[Crawled caption data]
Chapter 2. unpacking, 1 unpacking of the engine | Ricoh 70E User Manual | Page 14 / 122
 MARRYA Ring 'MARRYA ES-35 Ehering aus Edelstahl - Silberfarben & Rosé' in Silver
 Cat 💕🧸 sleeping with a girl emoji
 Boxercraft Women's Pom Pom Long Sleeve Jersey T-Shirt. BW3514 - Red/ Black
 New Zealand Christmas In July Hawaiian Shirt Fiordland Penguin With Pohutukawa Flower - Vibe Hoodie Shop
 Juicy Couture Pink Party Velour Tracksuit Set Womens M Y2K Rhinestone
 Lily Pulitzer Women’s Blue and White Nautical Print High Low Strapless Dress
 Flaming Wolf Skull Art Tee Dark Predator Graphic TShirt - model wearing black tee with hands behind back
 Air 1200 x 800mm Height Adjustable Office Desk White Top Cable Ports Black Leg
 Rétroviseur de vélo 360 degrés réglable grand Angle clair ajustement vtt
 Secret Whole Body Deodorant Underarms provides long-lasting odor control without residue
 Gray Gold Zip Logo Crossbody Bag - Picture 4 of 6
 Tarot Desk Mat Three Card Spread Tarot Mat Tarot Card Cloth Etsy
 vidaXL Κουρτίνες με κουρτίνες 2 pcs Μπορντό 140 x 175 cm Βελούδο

◆ **Task brief**
Please echo every line of the data above, keeping each one identical to the original.

◆ **Solution**
Chapter 2. unpacking, 1 unpacking of the engine | Ricoh 70E User Manual | Page 14 / 122
 MARRYA Ring 'MARRYA ES-35 Ehering aus Edelstahl - Silberfarben & Rosé' in Silver
 Cat 💕🧸 sleeping with a girl emoji
 Boxercraft Women's Pom Pom Long Sleeve Jersey T-Shirt. BW3514 - Red/ Black
 New Zealand Christmas In July Hawaiian Shirt Fiordland Penguin With Pohutukawa Flower - Vibe Hoodie Shop
 Juicy Couture Pink Party Velour Tracksuit Set Womens M Y2K Rhinestone
 Lily Pulitzer Women’s Blue and White Nautical Print High Low Strapless Dress
 Flaming Wolf Skull Art Tee Dark Predator Graphic TShirt - model wearing black tee with hands behind back
 Air 1200 x 800mm Height Adjustable Office Desk White Top Cable Ports Black Leg
 Rétroviseur de vélo 360 degrés réglable grand Angle clair ajustement vtt
 Secret Whole Body Deodorant Underarms provides long-lasting odor control without residue
 Gray Gold Zip Logo Crossbody Bag - Picture 4 of 6
 Tarot Desk Mat Three Card Spread Tarot Mat Tarot Card Cloth Etsy
 vidaXL Κουρτίνες με κουρτίνες 2 pcs Μπορντό 140 x 175 cm Βελούδο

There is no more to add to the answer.